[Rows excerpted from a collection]
****

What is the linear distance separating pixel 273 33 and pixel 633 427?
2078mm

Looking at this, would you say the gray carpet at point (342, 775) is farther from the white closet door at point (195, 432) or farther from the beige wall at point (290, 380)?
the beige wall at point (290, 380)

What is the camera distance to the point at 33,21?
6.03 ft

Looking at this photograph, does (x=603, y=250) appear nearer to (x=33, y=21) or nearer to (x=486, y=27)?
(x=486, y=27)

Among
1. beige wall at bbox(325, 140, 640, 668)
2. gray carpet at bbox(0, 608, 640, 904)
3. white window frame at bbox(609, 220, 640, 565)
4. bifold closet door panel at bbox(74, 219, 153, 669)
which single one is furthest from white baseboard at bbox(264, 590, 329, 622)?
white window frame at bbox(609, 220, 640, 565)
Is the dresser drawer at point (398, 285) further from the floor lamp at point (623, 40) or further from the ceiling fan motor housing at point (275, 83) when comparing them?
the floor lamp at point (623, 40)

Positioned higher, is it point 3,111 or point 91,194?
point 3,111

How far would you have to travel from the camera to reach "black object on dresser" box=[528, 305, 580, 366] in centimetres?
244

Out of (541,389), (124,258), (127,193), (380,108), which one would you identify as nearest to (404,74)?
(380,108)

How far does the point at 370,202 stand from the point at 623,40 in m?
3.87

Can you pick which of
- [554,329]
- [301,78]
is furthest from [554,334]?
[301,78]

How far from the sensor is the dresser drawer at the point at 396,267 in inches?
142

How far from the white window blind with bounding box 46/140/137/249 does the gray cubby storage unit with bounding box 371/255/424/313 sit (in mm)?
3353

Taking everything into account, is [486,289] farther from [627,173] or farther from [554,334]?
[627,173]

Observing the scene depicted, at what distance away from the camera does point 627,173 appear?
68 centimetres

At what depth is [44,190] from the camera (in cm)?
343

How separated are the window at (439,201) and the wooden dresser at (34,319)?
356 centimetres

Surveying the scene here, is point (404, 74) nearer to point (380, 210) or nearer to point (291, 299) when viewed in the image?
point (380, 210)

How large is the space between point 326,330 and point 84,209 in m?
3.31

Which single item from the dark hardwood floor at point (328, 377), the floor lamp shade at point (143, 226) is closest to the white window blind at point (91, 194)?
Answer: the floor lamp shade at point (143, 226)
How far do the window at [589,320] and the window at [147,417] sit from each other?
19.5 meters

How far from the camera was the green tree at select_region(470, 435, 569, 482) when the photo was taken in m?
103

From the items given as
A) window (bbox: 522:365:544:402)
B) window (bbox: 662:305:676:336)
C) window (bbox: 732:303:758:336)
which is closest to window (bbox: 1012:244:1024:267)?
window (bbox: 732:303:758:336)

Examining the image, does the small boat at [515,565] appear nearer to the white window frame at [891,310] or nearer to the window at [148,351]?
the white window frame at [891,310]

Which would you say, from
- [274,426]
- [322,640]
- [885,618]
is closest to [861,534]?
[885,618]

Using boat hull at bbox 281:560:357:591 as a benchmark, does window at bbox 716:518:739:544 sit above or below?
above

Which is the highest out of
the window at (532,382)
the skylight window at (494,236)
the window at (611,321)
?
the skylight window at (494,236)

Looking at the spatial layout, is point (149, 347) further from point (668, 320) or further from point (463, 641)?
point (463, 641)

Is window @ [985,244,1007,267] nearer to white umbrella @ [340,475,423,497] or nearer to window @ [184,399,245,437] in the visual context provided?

****

WORK TO DO - Copy every row above word for word, keeping its original wording and order.

RESULT OF THE EXERCISE -
What is the linear distance separating pixel 273 33 and pixel 633 427?
2078mm

Looking at this, would you say the gray carpet at point (342, 775) is farther from the white closet door at point (195, 432) or farther from the beige wall at point (290, 380)?
the beige wall at point (290, 380)

What is the camera distance to the point at 33,21?
6.03 ft

Looking at this photograph, does (x=603, y=250) appear nearer to (x=33, y=21) or nearer to (x=486, y=27)?
(x=486, y=27)

Among
1. beige wall at bbox(325, 140, 640, 668)
2. gray carpet at bbox(0, 608, 640, 904)
3. white window frame at bbox(609, 220, 640, 565)
4. bifold closet door panel at bbox(74, 219, 153, 669)
which single one is furthest from white baseboard at bbox(264, 590, 329, 622)?
white window frame at bbox(609, 220, 640, 565)
Is the dresser drawer at point (398, 285) further from the floor lamp at point (623, 40) or further from the ceiling fan motor housing at point (275, 83) when comparing them?
the floor lamp at point (623, 40)

Positioned higher, is it point 3,111 or point 91,194?
point 3,111

How far would you have to travel from the camera to reach "black object on dresser" box=[528, 305, 580, 366] in centimetres?
244

Out of (541,389), (124,258), (127,193), (380,108), which one would you identify as nearest to (404,74)?
(380,108)

How far does the point at 370,202 stand from the point at 623,40 in m?
3.87

Can you pick which of
- [554,329]
- [301,78]
is furthest from [554,334]?
[301,78]

How far from the sensor is the dresser drawer at the point at 396,267 in inches?
142

How far from the white window blind with bounding box 46/140/137/249 does the gray cubby storage unit with bounding box 371/255/424/313 sit (in mm)?
3353

Taking everything into account, is [486,289] farther from [627,173] or farther from [554,334]?
[627,173]

Observing the scene depicted, at what distance away from the camera does point 627,173 appear?
68 centimetres

At what depth is [44,190] from the camera (in cm)?
343

How separated are the window at (439,201) and the wooden dresser at (34,319)?
356 centimetres

Surveying the scene here, is point (404, 74) nearer to point (380, 210) or nearer to point (291, 299) when viewed in the image?
point (380, 210)

How large is the space between point 326,330 and point 84,209 in m?
3.31

Which single item from the dark hardwood floor at point (328, 377), the floor lamp shade at point (143, 226) is closest to the white window blind at point (91, 194)?
Answer: the floor lamp shade at point (143, 226)
How far do the window at [589,320] and the window at [147,417] sit from each other?
19.5 meters

How far from the camera was the green tree at select_region(470, 435, 569, 482) when the photo was taken in m?
103

From the items given as
A) window (bbox: 522:365:544:402)
B) window (bbox: 662:305:676:336)
C) window (bbox: 732:303:758:336)
which is closest to window (bbox: 1012:244:1024:267)?
window (bbox: 732:303:758:336)

Examining the image, does the small boat at [515,565] appear nearer to the white window frame at [891,310] or nearer to the window at [148,351]?
the white window frame at [891,310]

Which would you say, from
- [274,426]
- [322,640]
- [885,618]
is closest to [861,534]?
[885,618]

Using boat hull at bbox 281:560:357:591 as a benchmark, does window at bbox 716:518:739:544 sit above or below?
above

Which is the highest out of
the window at (532,382)
the skylight window at (494,236)
the window at (611,321)
?
the skylight window at (494,236)

Looking at the spatial layout, is point (149, 347) further from point (668, 320) or further from point (463, 641)?
point (463, 641)

Is window @ [985,244,1007,267] nearer to white umbrella @ [340,475,423,497] or nearer to window @ [184,399,245,437] in the visual context provided?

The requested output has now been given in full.